Shear Stress-Strain Curves Based on the G/GmaxLogic: A Procedure for Strength Compatibility

Abstract

Hyperbolic models are frequently used in practice to represent nonlinear shear stress-shear strain behavior of soils in equivalent linear and nonlinear dynamic modeling problems. Several researchers have proposed shear modulus reduction (G/G max versus γ) curves that use the hyperbolic model as their basis, with parameters that fit the models to cyclic laboratory test results. However, cyclic laboratory tests often are not run to failure shear stress levels. Consequently, the model G/G max curves are well constrained by the data at small-to-moderate shear strains, but do not necessarily provide an accurate representation of soil strength at large shear strains.

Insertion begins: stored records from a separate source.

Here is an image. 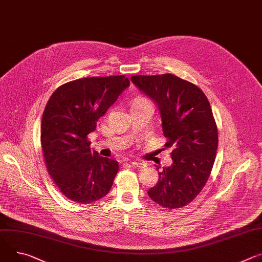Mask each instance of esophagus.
Listing matches in <instances>:
<instances>
[{"label":"esophagus","mask_w":262,"mask_h":262,"mask_svg":"<svg viewBox=\"0 0 262 262\" xmlns=\"http://www.w3.org/2000/svg\"><path fill=\"white\" fill-rule=\"evenodd\" d=\"M132 165L134 166V167H137V168H144V167H146V164L144 162H142V161H133Z\"/></svg>","instance_id":"1"}]
</instances>
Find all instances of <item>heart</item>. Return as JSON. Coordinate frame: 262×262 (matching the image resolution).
Listing matches in <instances>:
<instances>
[{
	"mask_svg": "<svg viewBox=\"0 0 262 262\" xmlns=\"http://www.w3.org/2000/svg\"><path fill=\"white\" fill-rule=\"evenodd\" d=\"M133 103H150L146 98H143V97H139L137 99L134 100Z\"/></svg>",
	"mask_w": 262,
	"mask_h": 262,
	"instance_id": "heart-1",
	"label": "heart"
}]
</instances>
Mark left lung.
<instances>
[{"instance_id": "1", "label": "left lung", "mask_w": 262, "mask_h": 262, "mask_svg": "<svg viewBox=\"0 0 262 262\" xmlns=\"http://www.w3.org/2000/svg\"><path fill=\"white\" fill-rule=\"evenodd\" d=\"M130 80L158 105L165 147L172 150L171 166L159 172L147 193L164 208L184 207L202 191L215 161L219 136L210 103L199 86L172 74Z\"/></svg>"}]
</instances>
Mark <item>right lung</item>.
Masks as SVG:
<instances>
[{
  "label": "right lung",
  "instance_id": "1",
  "mask_svg": "<svg viewBox=\"0 0 262 262\" xmlns=\"http://www.w3.org/2000/svg\"><path fill=\"white\" fill-rule=\"evenodd\" d=\"M128 86L124 75L81 78L57 88L47 102L40 127L46 167L69 200L90 204L111 190L118 162L92 151L88 135Z\"/></svg>",
  "mask_w": 262,
  "mask_h": 262
}]
</instances>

In some cases, the shear strength can be grossly inaccurate, which may result in significant errors for analyses involving shear stress levels at or near failure. In this paper, a new hybrid methodology is presented that permits simultaneous matching of: 1) the conventional shear modulus reduction curves that are well calibrated at small-to-moderate shear strains and; 2) the soil shear strength at large strain. This hybrid approach produces shear modulus reduction curves that result in corresponding, hyperbolic-like, smooth, stress-strain, backbone curves. These curves assure that the soil shear strength consideration is accurately represented for the purposes of both equivalent-linear and nonlinear analyses.